5. Thank you for pointing this out. We have revised the KM curves for Figure 2 and Supplemental Tables 1-2 for clarity and inclusion of number at risk tables. We have added lines X in the manuscript to clarify that the TIL densities quantified were from post-neoadjuvant specimens; no pre-neoadjuvant samples were assessed for this study.
6. Thank you very much for this comment. We have revised lines 51-52 on page 2 to say "...therapy in resected stage II/III esophageal cancer with residual disease in the surgical specimen as standard of care..." based on the inclusion criteria of the cited study. 
7. Thank you for this comment. All clinical and pathologic staging has been updated to reflect the most current NCCN guidelines. 
8. Thank you for this suggestion. We have added the PD-L1 clone number to lines 111-112 on page 3. 
9. Thank you for this important comment. We have added lines 101-103, page 3 and associated citations regarding use of College of American Pathology gastric cancer reporting conventions, the most widely used reporting protocol used in the United States. Per these guidelines, pathologic complete response is classified as CRS0, none of which our patients were deemed to have.
10. Thank you for this suggestion. We have revised Table 1 to include detailed display of neoadjuvant chemotherapy regimens. 
11. Thank you for this important comment. 11 patients (12%) underwent staging laparoscopy. 
12. Thank you very much for this interesting and pertinent suggestion. We posit that potentially receipt of neoadjuvant therapy broadly increases the immune infiltrate in and around the tumor, including anti-tumor CD8+ T cells as well as immunosuppressive Treg cells. Further, this could be the body's attempt to balance the increased pro-inflammatory, anti-tumor response via influx of CD8+ and FOXp3-/CD3+ T cells intratumorally and in the stroma. We have added lines 354-358 on page 11 to address this comment. 
13. Thank you for this valuable suggestion. We agree that identifying granular factors influencing survival outcomes is important and meaningful to improving outcomes in gastric cancer. We have performed univariable and multivariable Cox regression survival analysis for both overall and recurrence free survival for the specific TILs that we found significant for improved survival on log-rank analysis. All measured TIL subtypes were significantly associated with improved survival on univariate Cox regression analysis but lost significance on multivariable analysis. We have added Supplemental Tables 1-2 displaying uni- and multivariable models. We have also added lines 214-216 to include the addition of these Cox models. Although not statistically significant in multivariable Cox regression analysis, we still advocate that high TIL densities may be potentially synergistic with other therapies such immunotherapy. 

Round 2

Reviewer 2 Report

The authors adequately addressed the raised points.
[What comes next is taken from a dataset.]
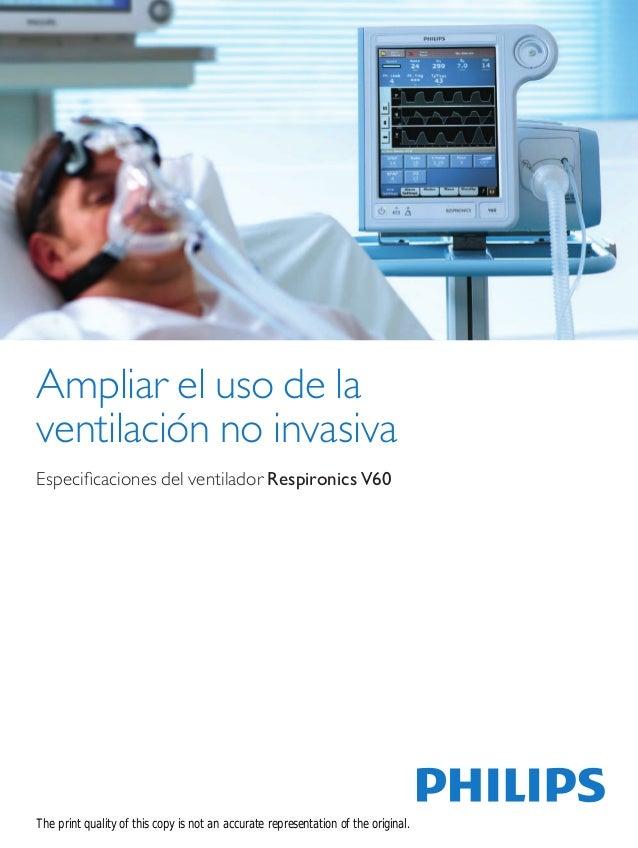Ampliar el uso de la ventilación no invasiva Especificaciones del ventilador Respironics V60 The print quality of this cop...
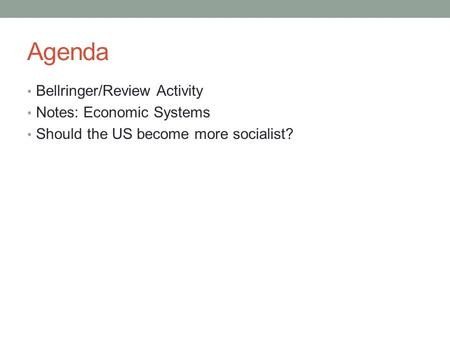 Agenda Bellringer/Review Activity Notes: Economic Systems Should the US become more socialist?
However, prior to publication correct statistical methods have to be confirmed:

Point 5: The authors describe that the post-neoadjuvant TILS have been used for these KM-curves – please make sure that the TILS have been considered as a time-dependent variables.

Author Response

Thank you for this valuable comment. We did analyze the survival data in a time dependent fashion using Cox time dependent variable (TIL) models which resulted in the same statistical outcomes as Kaplan Meier log rank analysis. Time dependent analysis was more relevant for comparisons such as overall survival for CD4+ T cells (stroma) as the curves diverged later in the time course but still retained statistical significance using time dependent analysis.